● PROVIDED MATERIAL:
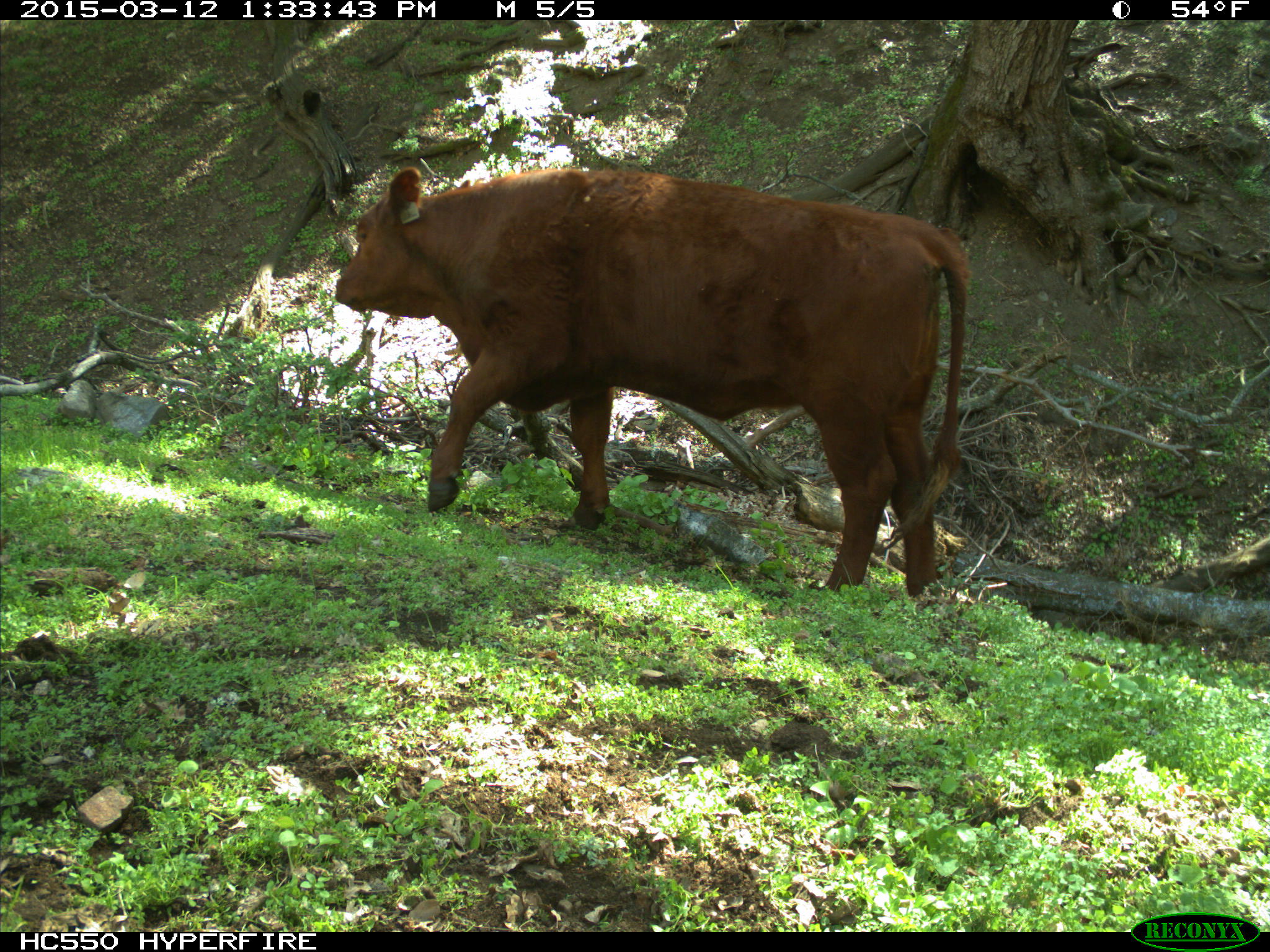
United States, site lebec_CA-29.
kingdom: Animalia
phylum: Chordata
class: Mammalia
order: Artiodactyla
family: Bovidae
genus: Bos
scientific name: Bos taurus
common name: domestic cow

* * *

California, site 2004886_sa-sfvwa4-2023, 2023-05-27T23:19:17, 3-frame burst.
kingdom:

* * *

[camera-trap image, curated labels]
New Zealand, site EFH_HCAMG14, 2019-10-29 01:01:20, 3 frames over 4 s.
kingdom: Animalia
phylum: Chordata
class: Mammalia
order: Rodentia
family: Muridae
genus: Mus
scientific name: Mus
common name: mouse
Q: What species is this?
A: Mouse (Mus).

● TASK BRIEF:
The word "name" appears in some lines of the data. Copy every one of those lines.

● TASK RESPONSE:
scientific name: Bos taurus
common name: domestic cow
scientific name: Mus
common name: mouse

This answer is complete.